I live in a valley which is greener than most places in North America. Natural gas lines end about 80 kilometres to the south and the main source of power is hydro. As a secondary or emergency source of heat, most houses either have wood burning stoves or propane stoves or fireplaces. Propane has to be trucked over a few mountain passes so it is about 3 times as expensive as natural gas per unit of energy. Wood is the preferred fuel of the working man as it is cheap in the area, which harvests wood for pulp and paper, or lumber.
When I moved into the valley three years ago, the house came with a heat pump which was on its last legs. Two years ago, I replaced it with a new unit in the middle of the Covid epidemic. While I was limited in options, the technical specs on the unit seemed to be equivalent to units from other vendors and most importantly, I could get it in time for winter. Subsidies from the province, of course, did not apply since I was not replacing a fossil fuel heater. While my expectation were that the heat pump might work to -10C or -15C, much of the literature seemed to suggest -25C, which I expected was a bit exaggerated. The installer indicated that it was probably not advisable to run it in temperatures less than -10C.
During the fall it worked rather well and then with the arrival of weather below freezing it almost immediately failed. The installer would not service it, and a second HVAC company proved that they had no experience with the brand. I finally found a HVAC company which seemed to be willing to diagnose it but they could not come for another few weeks. In the interim, I went over the installation manuals and determined that he control wiring of the unit was wrong and I had to rewire it myself to at least look at the diagnostics from the heat pump without taking the service panel off. The tech which I eventually got diagnosed the problem as a faulty pressure sensor and replaced it. The fix however took most of the winter to get the diagnose the problem and fix it. The heat pump worked happily until the next freeze cycle when the error codes came back intermittently. This time he installed a new circuit board in the unit, which again worked for a while after which the problem came back. On a third visit, he finally diagnosed it a sticky reversing valve which seems to have fixed the problem. I am out about $10,000 Cdn in technician fees and excessive heating costs.
Who is to responsible? Apparently no one. The manufacturer will not even talk to home owners, only HVAC techs. Without the extended warrantee, only replacement parts are covered which take a long time arriving, and the warrantee does not even transfer when you sell the home. The diagnostics for the unit apparently could not correctly identify the problem assuming the sticky reversing valve was the problem all along. The HVAC tech that I ended up working with had no experience with the electronics embedded in the unit but did have generic HVAC experience, which at least gave us a start at a fix.
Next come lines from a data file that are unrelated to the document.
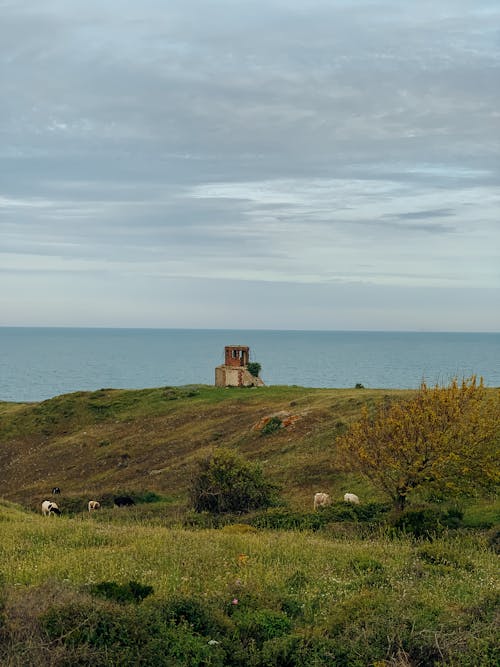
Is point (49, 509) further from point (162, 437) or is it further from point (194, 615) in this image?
point (162, 437)

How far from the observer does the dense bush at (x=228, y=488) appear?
28.3 metres

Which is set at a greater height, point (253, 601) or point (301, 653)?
point (253, 601)

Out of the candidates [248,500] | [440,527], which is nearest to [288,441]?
[248,500]

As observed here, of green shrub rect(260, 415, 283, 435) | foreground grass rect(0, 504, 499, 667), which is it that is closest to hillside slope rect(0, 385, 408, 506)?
green shrub rect(260, 415, 283, 435)

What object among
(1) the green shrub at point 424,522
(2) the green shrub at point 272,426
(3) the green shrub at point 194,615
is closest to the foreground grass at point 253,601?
(3) the green shrub at point 194,615

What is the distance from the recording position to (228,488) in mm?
28469

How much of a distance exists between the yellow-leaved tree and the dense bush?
5051mm

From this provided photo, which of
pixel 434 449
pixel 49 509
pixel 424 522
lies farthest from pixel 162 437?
pixel 424 522

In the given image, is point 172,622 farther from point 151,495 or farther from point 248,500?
point 151,495

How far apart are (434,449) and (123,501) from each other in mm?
16862

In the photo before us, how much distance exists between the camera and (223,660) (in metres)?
10.8

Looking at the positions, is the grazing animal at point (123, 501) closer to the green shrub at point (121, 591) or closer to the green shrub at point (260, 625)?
the green shrub at point (121, 591)

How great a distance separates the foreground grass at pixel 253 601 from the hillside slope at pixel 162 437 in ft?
53.3

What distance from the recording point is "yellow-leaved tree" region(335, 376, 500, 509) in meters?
24.6
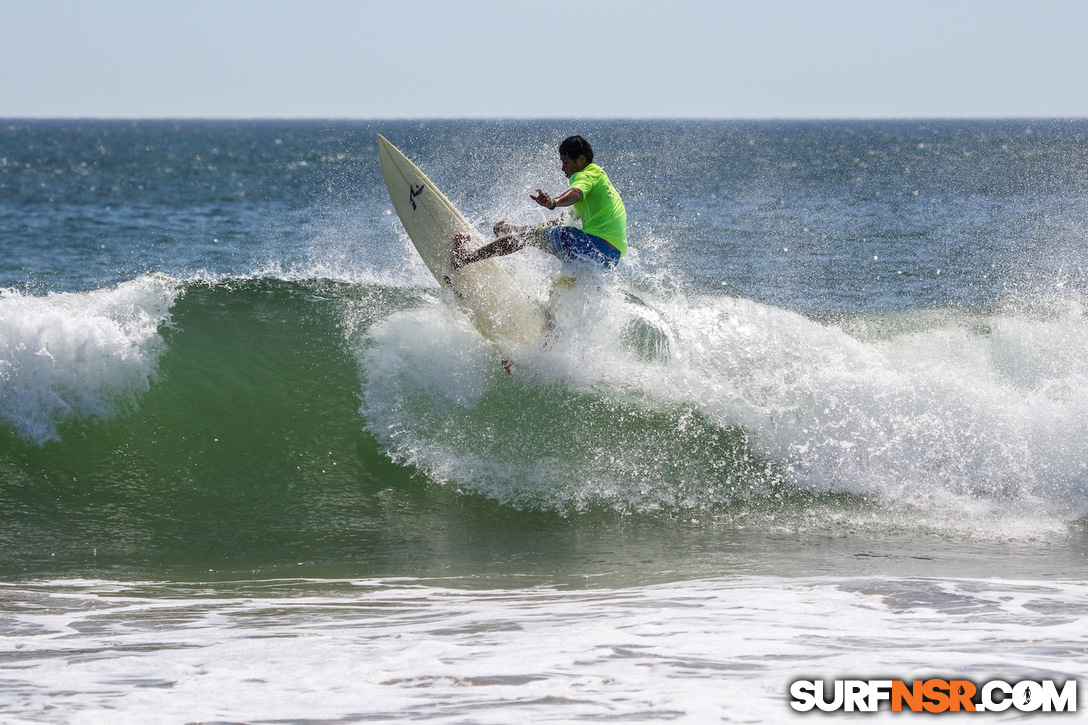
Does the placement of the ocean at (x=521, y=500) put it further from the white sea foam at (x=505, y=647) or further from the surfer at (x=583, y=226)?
the surfer at (x=583, y=226)

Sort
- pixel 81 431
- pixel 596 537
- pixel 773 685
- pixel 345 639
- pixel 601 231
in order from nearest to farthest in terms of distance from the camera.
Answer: pixel 773 685 < pixel 345 639 < pixel 596 537 < pixel 601 231 < pixel 81 431

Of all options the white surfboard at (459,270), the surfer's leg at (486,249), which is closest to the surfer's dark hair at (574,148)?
the surfer's leg at (486,249)

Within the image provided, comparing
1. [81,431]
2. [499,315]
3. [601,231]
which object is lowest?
[81,431]

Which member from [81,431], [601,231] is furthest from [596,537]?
[81,431]

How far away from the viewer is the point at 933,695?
3.52m

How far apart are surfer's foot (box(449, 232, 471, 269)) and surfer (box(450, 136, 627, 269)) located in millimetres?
502

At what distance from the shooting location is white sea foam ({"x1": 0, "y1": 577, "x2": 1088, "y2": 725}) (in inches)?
138

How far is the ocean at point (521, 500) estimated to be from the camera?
12.5 ft

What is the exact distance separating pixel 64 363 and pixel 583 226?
4.41m

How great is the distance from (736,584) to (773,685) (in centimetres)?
145

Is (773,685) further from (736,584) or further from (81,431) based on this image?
(81,431)

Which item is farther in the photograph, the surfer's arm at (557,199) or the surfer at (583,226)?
the surfer at (583,226)

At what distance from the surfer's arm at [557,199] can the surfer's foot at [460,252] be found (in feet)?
4.85

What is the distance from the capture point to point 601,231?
7.01m
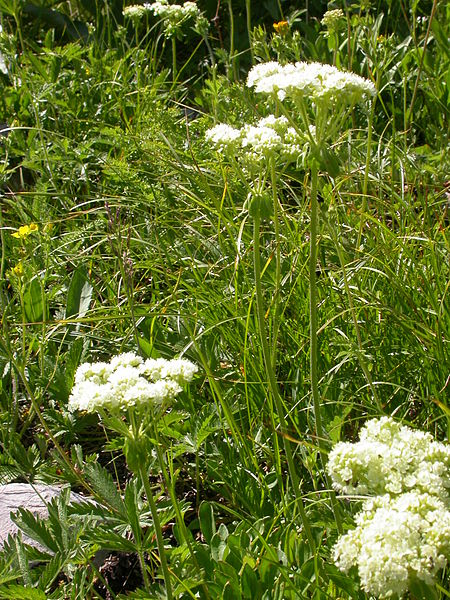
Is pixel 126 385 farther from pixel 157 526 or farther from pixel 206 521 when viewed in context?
pixel 206 521

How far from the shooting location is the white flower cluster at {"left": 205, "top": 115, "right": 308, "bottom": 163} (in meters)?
1.55

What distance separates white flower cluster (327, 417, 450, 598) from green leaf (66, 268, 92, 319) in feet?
5.09

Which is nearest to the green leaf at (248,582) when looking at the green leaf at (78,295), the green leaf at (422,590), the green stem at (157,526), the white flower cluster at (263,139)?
the green stem at (157,526)

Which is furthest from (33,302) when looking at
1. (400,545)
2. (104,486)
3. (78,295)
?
(400,545)

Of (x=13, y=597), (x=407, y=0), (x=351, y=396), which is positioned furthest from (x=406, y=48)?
(x=13, y=597)

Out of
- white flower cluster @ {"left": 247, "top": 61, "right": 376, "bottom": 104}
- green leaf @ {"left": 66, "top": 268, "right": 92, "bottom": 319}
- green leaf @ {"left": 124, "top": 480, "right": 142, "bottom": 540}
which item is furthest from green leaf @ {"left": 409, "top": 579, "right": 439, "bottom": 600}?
green leaf @ {"left": 66, "top": 268, "right": 92, "bottom": 319}

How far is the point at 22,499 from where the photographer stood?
2139 millimetres

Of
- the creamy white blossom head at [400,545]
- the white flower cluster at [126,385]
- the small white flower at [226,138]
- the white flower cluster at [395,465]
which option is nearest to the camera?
the creamy white blossom head at [400,545]

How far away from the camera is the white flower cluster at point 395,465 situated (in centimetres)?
120

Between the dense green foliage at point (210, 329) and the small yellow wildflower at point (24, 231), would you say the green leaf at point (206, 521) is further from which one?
the small yellow wildflower at point (24, 231)

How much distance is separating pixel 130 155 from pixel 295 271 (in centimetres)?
103

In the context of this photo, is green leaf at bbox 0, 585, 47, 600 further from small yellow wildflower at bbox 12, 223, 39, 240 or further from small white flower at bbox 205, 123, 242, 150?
small yellow wildflower at bbox 12, 223, 39, 240

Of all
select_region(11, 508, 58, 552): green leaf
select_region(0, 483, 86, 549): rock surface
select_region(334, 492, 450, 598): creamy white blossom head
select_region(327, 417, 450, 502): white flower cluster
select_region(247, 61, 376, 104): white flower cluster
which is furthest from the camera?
select_region(0, 483, 86, 549): rock surface

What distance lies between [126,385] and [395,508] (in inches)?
20.0
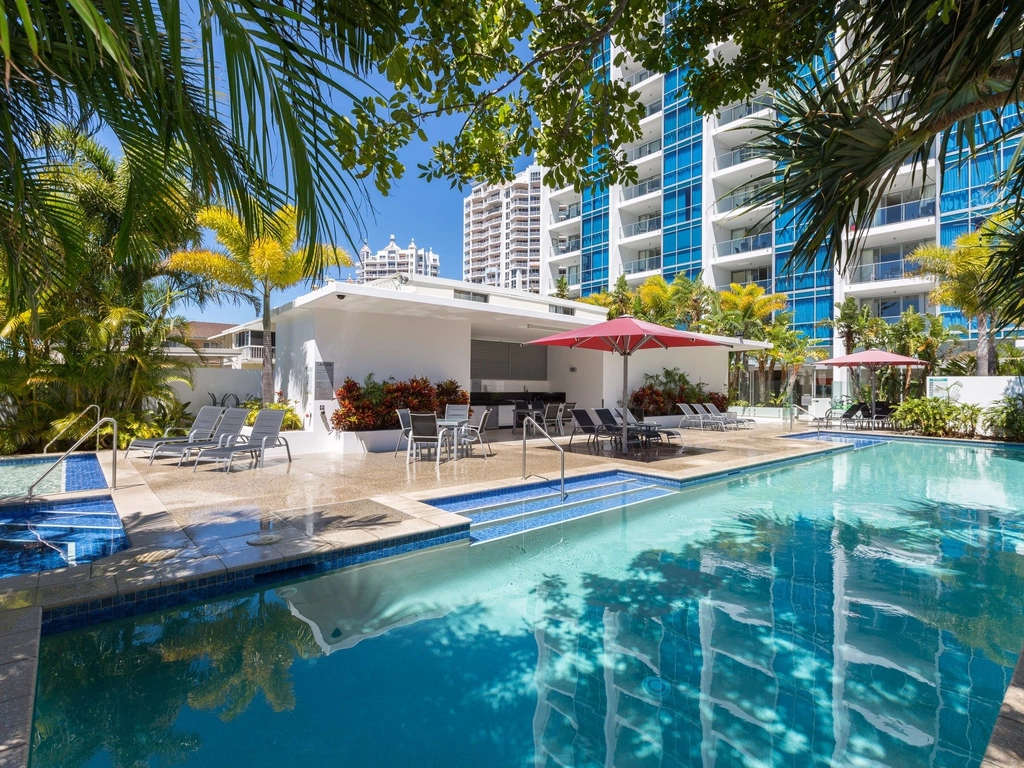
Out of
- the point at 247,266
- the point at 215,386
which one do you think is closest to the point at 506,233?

From the start of the experience there was a huge gap in the expectations of the green community and the actual experiences of others in the area. Most people with practical experience recommended only using heat pumps to -10C to -15C whereas the popular opinion of the green community was that they were good until -25C. Also the specifications from the manufacturers showed a significant drop in heat output with colder temperatures, some as much as 40%. What was likely not modelled by the manufacturer however was defrost cycles which impede the performance even more.
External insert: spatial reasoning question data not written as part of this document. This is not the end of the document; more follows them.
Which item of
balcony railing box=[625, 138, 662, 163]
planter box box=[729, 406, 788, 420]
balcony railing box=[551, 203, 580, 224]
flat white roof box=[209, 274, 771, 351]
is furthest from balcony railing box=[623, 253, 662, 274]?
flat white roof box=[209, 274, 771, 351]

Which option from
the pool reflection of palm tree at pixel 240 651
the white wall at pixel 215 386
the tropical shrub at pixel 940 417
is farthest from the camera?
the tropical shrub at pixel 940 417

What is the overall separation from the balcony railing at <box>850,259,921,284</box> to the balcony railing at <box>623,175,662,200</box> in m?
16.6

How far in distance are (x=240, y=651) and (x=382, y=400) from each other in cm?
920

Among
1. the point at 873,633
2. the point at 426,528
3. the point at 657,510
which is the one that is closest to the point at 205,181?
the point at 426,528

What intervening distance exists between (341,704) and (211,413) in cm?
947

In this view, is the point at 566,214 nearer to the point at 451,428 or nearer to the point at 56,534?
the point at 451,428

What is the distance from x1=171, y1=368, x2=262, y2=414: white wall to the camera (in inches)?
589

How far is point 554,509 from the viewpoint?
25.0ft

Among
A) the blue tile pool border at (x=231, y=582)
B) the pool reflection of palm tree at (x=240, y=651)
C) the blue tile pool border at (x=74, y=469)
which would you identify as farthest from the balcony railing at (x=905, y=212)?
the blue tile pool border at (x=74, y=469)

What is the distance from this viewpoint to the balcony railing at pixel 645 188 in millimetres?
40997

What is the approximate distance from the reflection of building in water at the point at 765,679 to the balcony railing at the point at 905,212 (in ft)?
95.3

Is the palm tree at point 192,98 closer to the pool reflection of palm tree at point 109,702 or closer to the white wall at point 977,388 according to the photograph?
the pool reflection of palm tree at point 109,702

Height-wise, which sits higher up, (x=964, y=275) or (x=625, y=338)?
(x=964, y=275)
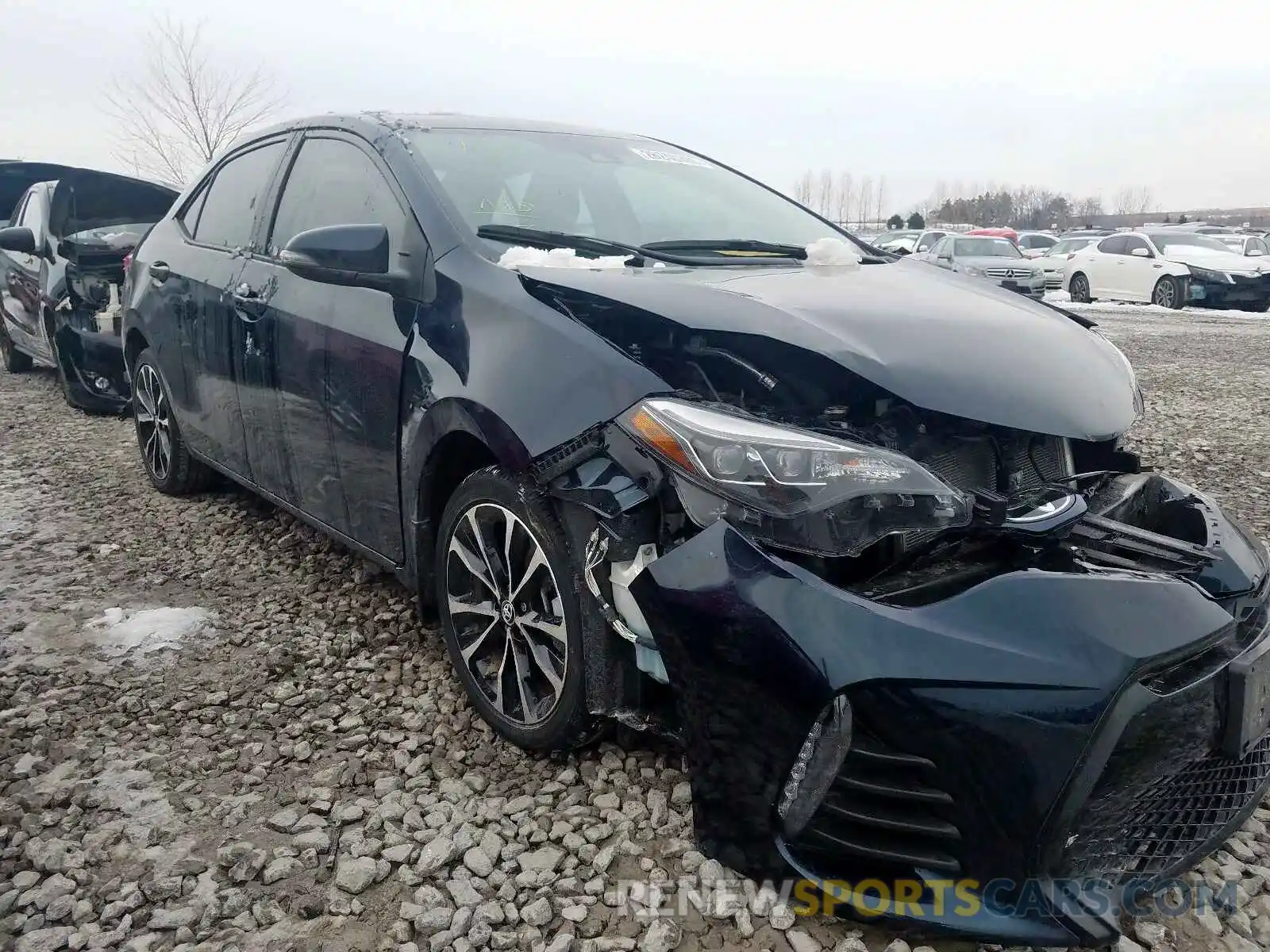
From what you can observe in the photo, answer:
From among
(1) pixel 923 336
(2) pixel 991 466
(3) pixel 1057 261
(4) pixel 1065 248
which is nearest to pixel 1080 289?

Around freezing, the outside condenser of a heat pump has to be cooler than the surrounding air, by about 5C, to transfer heat to the inside of your house . If the air is close to the dew point, this deposits moisture on the condenser in the form of ice. The defrost cycle reverses the heat pump and pumps heat out of your house to thaw the condenser which would otherwise collect ice until it was ineffective at transferring heat. In a lot of heat pumps, these cycles have options to time the defrost cycles at 30 minutes to 2 hours however in the right conditions, a heat pump can collect enough frost to impede its operation in as little as 10 minutes. Also, as the temperature decreases below zero the heat pump has to pump more heat to dissipate frost. Another problem is that the reversing valve which normally changes a handful of times per year is reversing up to 2 times per hour. When it fails, this results in an expensive bill to pull the refrigerant from the system, unbraise and replace the component, then refill the system with refrigerant.
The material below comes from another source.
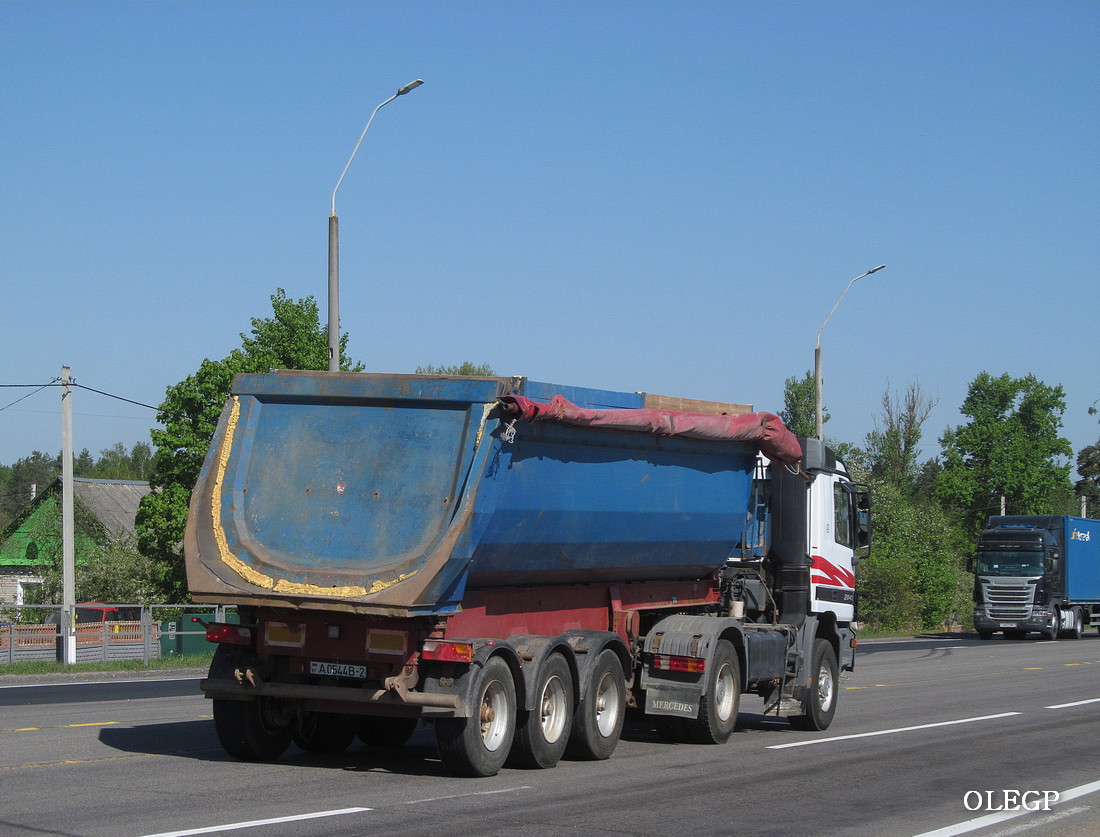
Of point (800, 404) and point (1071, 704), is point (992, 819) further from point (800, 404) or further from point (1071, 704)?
point (800, 404)

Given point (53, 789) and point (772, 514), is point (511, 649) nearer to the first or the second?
point (53, 789)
Research has been done decades ago on the defrost problem but for a lot of heat pumps the same method of defrosting it have been used for a few decades. Why not? The manufacturers have a large market in the southern US and a hard to crack market in the north central US. Canada is an after thought. The US Democrats however have seen heat pumps as a way to replace natural gas heating and therefore seem to be promoting “cold weather” heat pumps although the designation may be more of an advertising gimmick than than a reality. No manufacturer seems to want to say how they have solved a fundamental problem with cold weather heat pumps but a google search will turn up pages of them plus government rebates.
Like a lot of green tech, being on the leading edge is living on the bleeding edge.